Required work → Without skipping anything, write out each record below exactly.

** Opening Study material block **

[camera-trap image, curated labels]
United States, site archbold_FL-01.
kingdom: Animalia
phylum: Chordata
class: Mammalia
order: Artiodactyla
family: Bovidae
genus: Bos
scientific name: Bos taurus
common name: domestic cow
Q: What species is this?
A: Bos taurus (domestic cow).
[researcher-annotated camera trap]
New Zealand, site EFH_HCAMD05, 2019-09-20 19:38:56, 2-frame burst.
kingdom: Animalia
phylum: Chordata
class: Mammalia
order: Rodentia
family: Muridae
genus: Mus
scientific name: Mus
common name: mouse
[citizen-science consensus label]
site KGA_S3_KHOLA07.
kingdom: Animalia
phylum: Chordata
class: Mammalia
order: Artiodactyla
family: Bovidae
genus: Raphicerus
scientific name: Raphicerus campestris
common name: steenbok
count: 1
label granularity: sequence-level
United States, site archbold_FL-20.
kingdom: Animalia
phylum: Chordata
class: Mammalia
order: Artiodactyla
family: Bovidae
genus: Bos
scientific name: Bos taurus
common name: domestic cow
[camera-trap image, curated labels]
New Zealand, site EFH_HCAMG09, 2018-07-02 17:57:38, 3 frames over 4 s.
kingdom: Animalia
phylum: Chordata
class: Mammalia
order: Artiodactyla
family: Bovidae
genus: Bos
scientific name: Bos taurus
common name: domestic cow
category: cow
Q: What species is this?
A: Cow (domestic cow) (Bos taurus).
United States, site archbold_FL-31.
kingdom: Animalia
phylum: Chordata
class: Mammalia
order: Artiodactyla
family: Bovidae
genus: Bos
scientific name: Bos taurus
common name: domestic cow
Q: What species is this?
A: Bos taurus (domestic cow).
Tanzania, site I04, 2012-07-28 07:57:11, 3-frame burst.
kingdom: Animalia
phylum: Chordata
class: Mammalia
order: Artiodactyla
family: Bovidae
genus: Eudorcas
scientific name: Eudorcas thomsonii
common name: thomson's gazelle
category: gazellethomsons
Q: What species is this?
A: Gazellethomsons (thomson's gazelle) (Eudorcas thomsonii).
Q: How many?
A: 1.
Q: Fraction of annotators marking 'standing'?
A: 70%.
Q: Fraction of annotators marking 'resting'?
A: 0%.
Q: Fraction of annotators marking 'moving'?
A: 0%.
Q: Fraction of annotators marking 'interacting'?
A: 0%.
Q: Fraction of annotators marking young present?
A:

** Closing Study material block **

Result →
[camera-trap image, curated labels]
United States, site archbold_FL-01.
kingdom: Animalia
phylum: Chordata
class: Mammalia
order: Artiodactyla
family: Bovidae
genus: Bos
scientific name: Bos taurus
common name: domestic cow
Q: What species is this?
A: Bos taurus (domestic cow).
[researcher-annotated camera trap]
New Zealand, site EFH_HCAMD05, 2019-09-20 19:38:56, 2-frame burst.
kingdom: Animalia
phylum: Chordata
class: Mammalia
order: Rodentia
family: Muridae
genus: Mus
scientific name: Mus
common name: mouse
[citizen-science consensus label]
site KGA_S3_KHOLA07.
kingdom: Animalia
phylum: Chordata
class: Mammalia
order: Artiodactyla
family: Bovidae
genus: Raphicerus
scientific name: Raphicerus campestris
common name: steenbok
count: 1
label granularity: sequence-level
United States, site archbold_FL-20.
kingdom: Animalia
phylum: Chordata
class: Mammalia
order: Artiodactyla
family: Bovidae
genus: Bos
scientific name: Bos taurus
common name: domestic cow
[camera-trap image, curated labels]
New Zealand, site EFH_HCAMG09, 2018-07-02 17:57:38, 3 frames over 4 s.
kingdom: Animalia
phylum: Chordata
class: Mammalia
order: Artiodactyla
family: Bovidae
genus: Bos
scientific name: Bos taurus
common name: domestic cow
category: cow
Q: What species is this?
A: Cow (domestic cow) (Bos taurus).
United States, site archbold_FL-31.
kingdom: Animalia
phylum: Chordata
class: Mammalia
order: Artiodactyla
family: Bovidae
genus: Bos
scientific name: Bos taurus
common name: domestic cow
Q: What species is this?
A: Bos taurus (domestic cow).
Tanzania, site I04, 2012-07-28 07:57:11, 3-frame burst.
kingdom: Animalia
phylum: Chordata
class: Mammalia
order: Artiodactyla
family: Bovidae
genus: Eudorcas
scientific name: Eudorcas thomsonii
common name: thomson's gazelle
category: gazellethomsons
Q: What species is this?
A: Gazellethomsons (thomson's gazelle) (Eudorcas thomsonii).
Q: How many?
A: 1.
Q: Fraction of annotators marking 'standing'?
A: 70%.
Q: Fraction of annotators marking 'resting'?
A: 0%.
Q: Fraction of annotators marking 'moving'?
A: 0%.
Q: Fraction of annotators marking 'interacting'?
A: 0%.
Q: Fraction of annotators marking young present?
A:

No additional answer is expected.